> [REQUIREMENTS] Can you rewrite the items below with every "image" swapped for "photo" and nothing else changed? Leave the pictures out of your answer.

#### ENTRIES PROVIDED

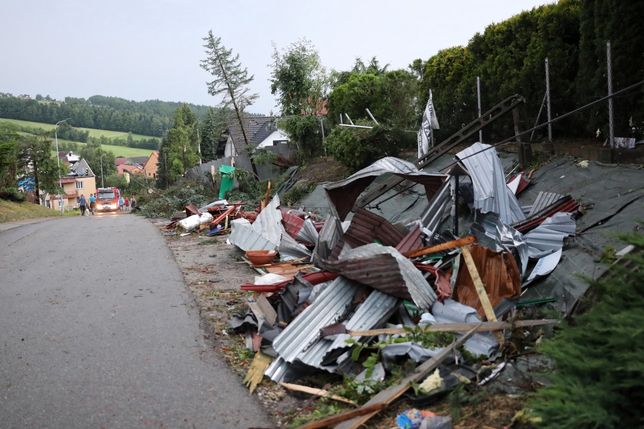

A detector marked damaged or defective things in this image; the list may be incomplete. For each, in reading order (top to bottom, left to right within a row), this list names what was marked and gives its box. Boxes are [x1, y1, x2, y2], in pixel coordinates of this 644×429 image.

crumpled metal panel [229, 217, 274, 251]
rusty metal roofing [344, 207, 406, 247]
crumpled metal panel [344, 207, 406, 247]
rusty metal roofing [324, 155, 446, 219]
crumpled metal panel [324, 156, 446, 219]
crumpled metal panel [418, 178, 452, 234]
rusty metal roofing [456, 143, 524, 224]
crumpled metal panel [456, 144, 524, 224]
crumpled metal panel [528, 191, 564, 216]
crumpled metal panel [524, 211, 576, 258]
crumpled metal panel [322, 242, 438, 310]
rusty metal roofing [322, 244, 438, 308]
rusty metal roofing [270, 276, 358, 362]
crumpled metal panel [272, 276, 358, 362]
crumpled metal panel [296, 290, 398, 370]
broken timber beam [348, 320, 560, 336]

########

> [SOLUTION]
A detector marked damaged or defective things in this photo; the list may be incomplete. For each, in reading order (top to bottom, left to right within a row), this list names what was marked and gives its box. Boxes are [x1, y1, x2, y2], in pixel coordinates of this 644×429 photo.

crumpled metal panel [229, 217, 274, 251]
rusty metal roofing [344, 207, 406, 247]
crumpled metal panel [344, 207, 406, 247]
rusty metal roofing [324, 155, 446, 219]
crumpled metal panel [324, 156, 446, 219]
crumpled metal panel [418, 178, 452, 234]
rusty metal roofing [456, 143, 524, 224]
crumpled metal panel [456, 144, 524, 224]
crumpled metal panel [528, 191, 564, 216]
crumpled metal panel [524, 211, 576, 258]
crumpled metal panel [322, 242, 438, 310]
rusty metal roofing [322, 244, 438, 308]
rusty metal roofing [270, 276, 358, 362]
crumpled metal panel [272, 276, 358, 362]
crumpled metal panel [296, 290, 398, 370]
broken timber beam [348, 320, 560, 336]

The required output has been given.